__WORK TO DO__
Reproduce every row below verbatim, leaving out the pictures.

** BEGIN TASK MATERIAL **

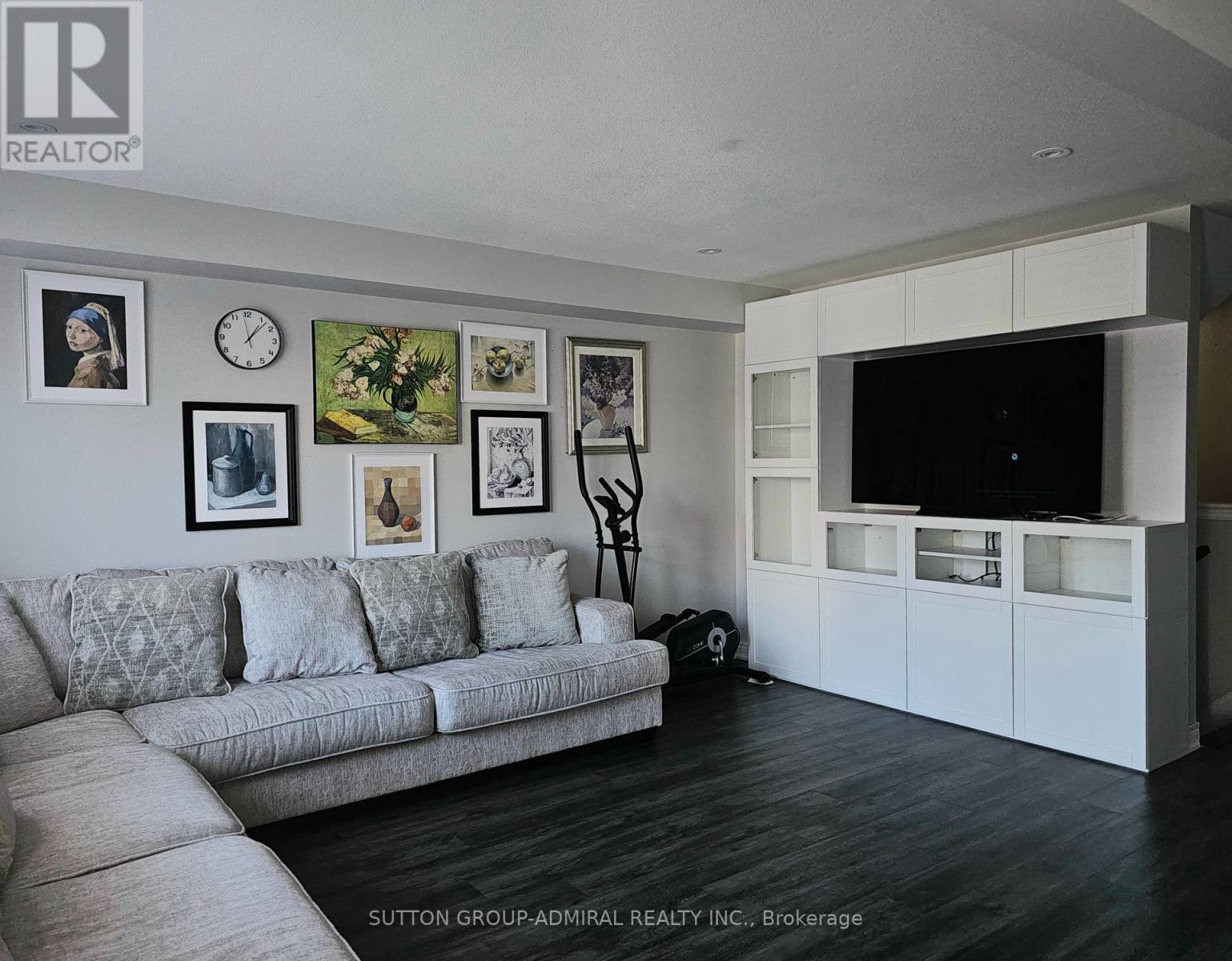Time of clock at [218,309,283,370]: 1:07
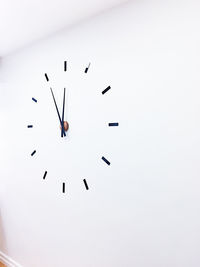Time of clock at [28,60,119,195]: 11:55
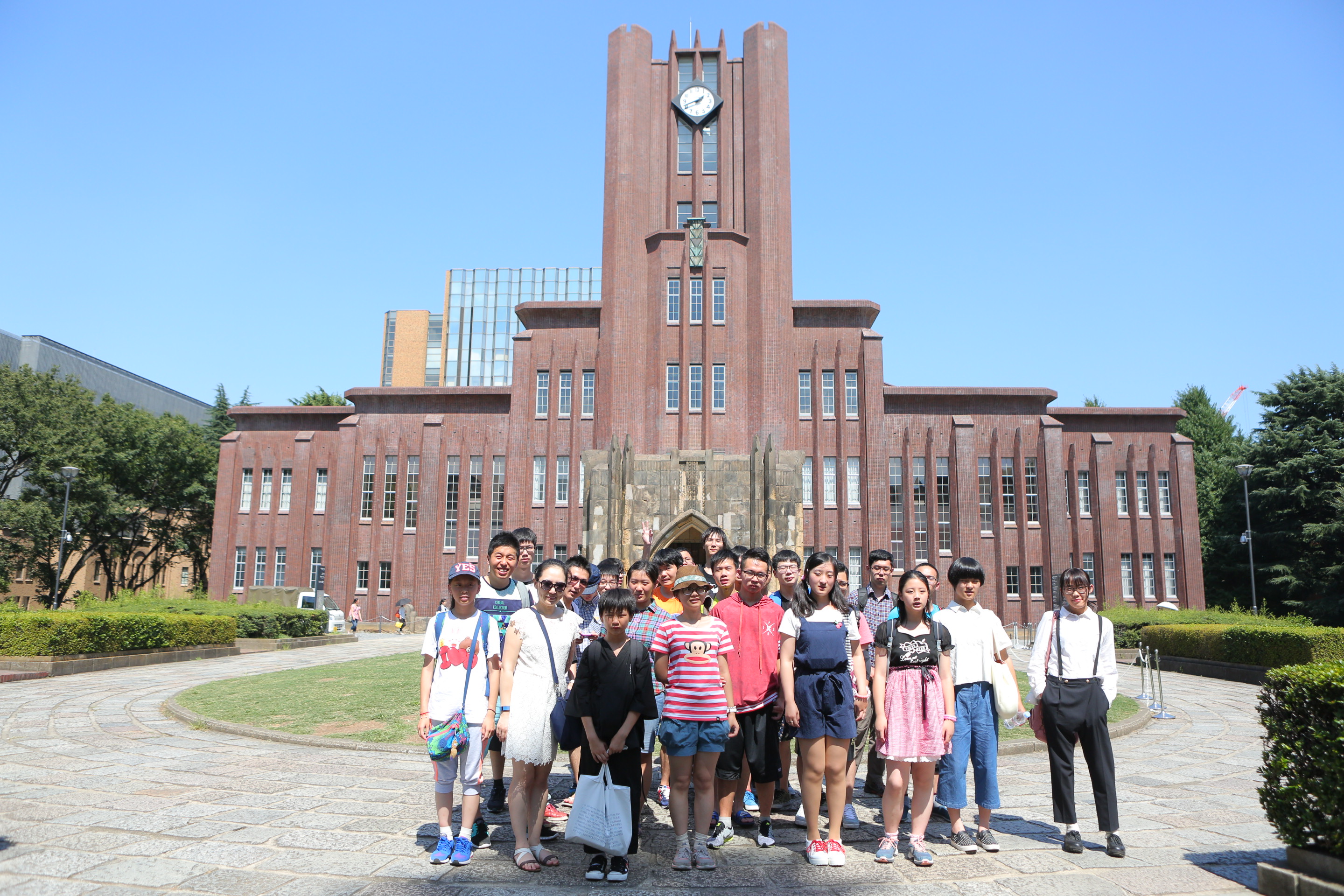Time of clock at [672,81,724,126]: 1:41
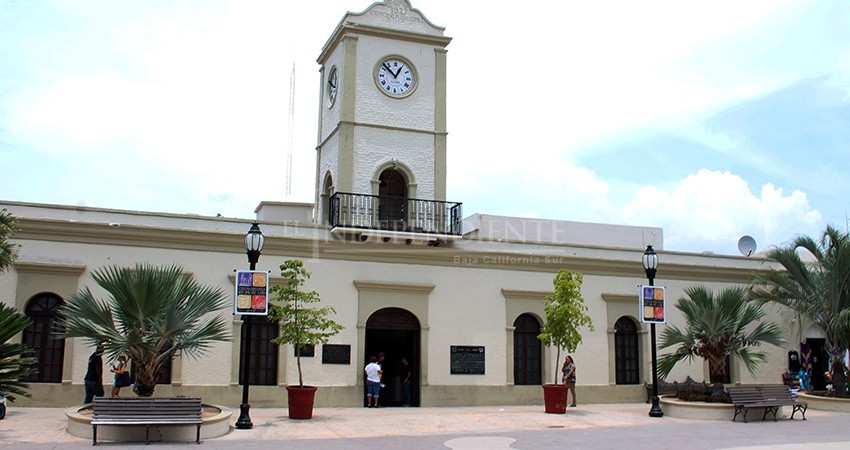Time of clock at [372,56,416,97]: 12:52
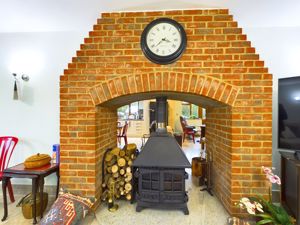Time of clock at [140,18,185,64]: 3:38
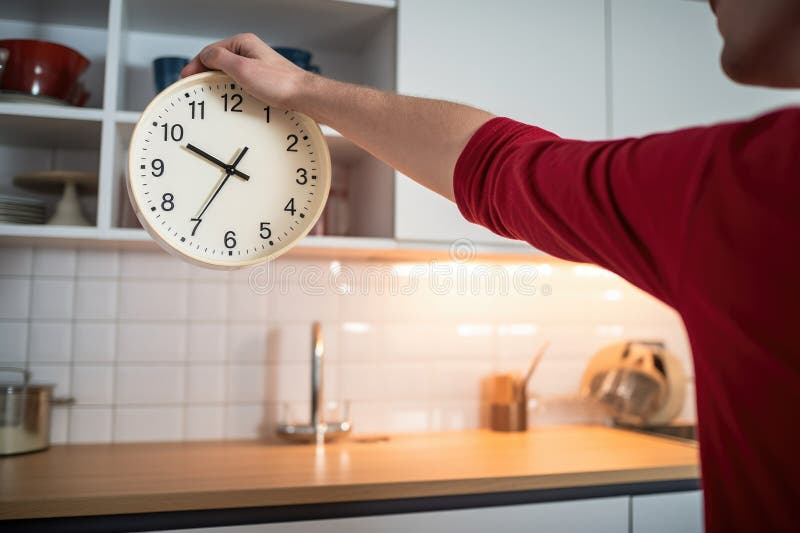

** END TASK MATERIAL **

__RESPONSE TO THIS EXERCISE__
Time of clock at [218,309,283,370]: 1:07
Time of clock at [28,60,119,195]: 11:55
Time of clock at [672,81,724,126]: 1:41
Time of clock at [372,56,416,97]: 12:52
Time of clock at [140,18,185,64]: 3:38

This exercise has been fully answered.